A biblioterapia não é uma prática clínica
A psicoterapia é uma prática clínica, realizada por profissionais qualificados na área da saúde mental, como psicólogos ou psiquiatras. Tem como objetivo a avaliação, diagnóstico e acompanhamento de questões psicológicas ou emocionais, podendo envolver diferentes abordagens terapêuticas. Trata-se de uma intervenção regulada, com enquadramento técnico e científico específico.
A biblioterapia, por sua vez, não é uma prática clínica. Baseia-se na utilização da leitura como ferramenta estruturada, aplicada em contextos culturais, educativos ou de desenvolvimento pessoal. O seu foco está na relação entre o leitor e o texto, promovendo a interpretação, a análise e o contacto com diferentes perspetivas através da literatura.
Enquanto na psicoterapia o profissional trabalha diretamente sobre a experiência do indivíduo, na biblioterapia o ponto de partida é o texto. A leitura funciona como mediadora, permitindo que o leitor estabeleça ligações com conteúdos, ideias ou narrativas, sem que exista um processo clínico ou diagnóstico.
O biblioterapeuta orienta sessões de leitura
Outra diferença relevante está no papel do profissional.

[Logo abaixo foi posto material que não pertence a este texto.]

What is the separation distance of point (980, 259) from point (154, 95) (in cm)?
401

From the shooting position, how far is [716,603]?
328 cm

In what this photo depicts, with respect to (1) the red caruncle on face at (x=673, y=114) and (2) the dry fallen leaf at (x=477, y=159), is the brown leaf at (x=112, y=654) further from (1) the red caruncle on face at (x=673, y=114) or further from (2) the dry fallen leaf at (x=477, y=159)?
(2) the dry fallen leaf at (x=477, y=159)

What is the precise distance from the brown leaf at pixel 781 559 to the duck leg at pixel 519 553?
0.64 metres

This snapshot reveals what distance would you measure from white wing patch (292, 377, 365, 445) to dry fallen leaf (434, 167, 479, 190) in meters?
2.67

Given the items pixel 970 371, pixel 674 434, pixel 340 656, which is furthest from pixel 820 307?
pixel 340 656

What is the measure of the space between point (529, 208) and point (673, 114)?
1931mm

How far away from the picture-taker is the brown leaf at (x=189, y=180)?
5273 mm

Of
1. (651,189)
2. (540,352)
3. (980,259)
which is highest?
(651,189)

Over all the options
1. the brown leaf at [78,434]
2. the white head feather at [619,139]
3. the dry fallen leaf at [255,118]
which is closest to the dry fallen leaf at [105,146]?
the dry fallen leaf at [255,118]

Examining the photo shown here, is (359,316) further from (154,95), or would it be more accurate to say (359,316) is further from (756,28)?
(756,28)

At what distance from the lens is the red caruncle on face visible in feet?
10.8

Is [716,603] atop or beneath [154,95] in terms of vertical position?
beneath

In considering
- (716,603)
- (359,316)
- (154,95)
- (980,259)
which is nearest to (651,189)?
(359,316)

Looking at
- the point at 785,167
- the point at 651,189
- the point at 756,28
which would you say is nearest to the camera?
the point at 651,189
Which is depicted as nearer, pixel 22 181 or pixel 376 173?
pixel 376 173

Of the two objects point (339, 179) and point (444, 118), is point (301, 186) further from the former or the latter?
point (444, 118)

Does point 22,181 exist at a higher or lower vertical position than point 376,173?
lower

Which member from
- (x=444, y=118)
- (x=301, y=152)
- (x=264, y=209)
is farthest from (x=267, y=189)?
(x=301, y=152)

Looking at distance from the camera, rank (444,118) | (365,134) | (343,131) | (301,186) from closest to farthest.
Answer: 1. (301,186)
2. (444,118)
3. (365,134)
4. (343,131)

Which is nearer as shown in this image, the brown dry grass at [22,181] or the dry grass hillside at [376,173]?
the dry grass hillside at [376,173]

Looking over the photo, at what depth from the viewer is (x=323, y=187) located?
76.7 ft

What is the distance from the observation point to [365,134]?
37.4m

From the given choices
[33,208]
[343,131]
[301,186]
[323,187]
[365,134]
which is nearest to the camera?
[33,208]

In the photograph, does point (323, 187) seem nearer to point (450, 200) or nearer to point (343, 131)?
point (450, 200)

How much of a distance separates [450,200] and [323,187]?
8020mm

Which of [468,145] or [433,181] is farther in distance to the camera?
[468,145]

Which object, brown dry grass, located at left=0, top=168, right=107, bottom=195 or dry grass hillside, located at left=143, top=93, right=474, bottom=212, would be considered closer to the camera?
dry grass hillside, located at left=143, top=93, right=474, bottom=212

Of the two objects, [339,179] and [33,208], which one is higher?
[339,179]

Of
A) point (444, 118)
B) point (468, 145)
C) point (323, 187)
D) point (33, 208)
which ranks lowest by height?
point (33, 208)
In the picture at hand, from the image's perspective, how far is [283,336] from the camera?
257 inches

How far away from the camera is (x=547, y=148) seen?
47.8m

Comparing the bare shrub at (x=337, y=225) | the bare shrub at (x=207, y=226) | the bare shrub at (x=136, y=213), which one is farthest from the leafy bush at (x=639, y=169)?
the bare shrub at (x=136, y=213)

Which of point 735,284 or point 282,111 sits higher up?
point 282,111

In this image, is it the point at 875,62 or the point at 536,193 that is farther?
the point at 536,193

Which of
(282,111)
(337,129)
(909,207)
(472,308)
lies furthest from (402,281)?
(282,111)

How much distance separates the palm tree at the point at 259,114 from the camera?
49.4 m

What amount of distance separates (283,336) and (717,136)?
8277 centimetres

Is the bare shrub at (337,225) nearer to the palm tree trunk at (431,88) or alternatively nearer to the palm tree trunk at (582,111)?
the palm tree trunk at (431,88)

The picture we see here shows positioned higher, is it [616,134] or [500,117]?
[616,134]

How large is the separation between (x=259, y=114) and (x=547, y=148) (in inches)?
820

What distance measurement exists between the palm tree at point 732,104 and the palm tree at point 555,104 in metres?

O psicoterapeuta conduz um processo terapêutico com objetivos clínicos definidos. O biblioterapeuta, por sua vez, organiza e orienta sessões de leitura, selecionando textos e facilitando o contacto entre o leitor e a obra, sem intervir ao nível clínico.
A biblioterapia pode complementar contextos educativos, culturais e comunitários, e em alguns casos coexistir com outras práticas. No entanto, não substitui acompanhamento psicológico nem deve ser utilizada como alternativa a cuidados de saúde mental quando estes são necessários.
Clarificar esta distinção é essencial para garantir a aplicação responsável de ambas as práticas. A biblioterapia afirma-se como uma área autónoma, com identidade própria, contribuindo para a valorização da leitura como prática cultural estruturada.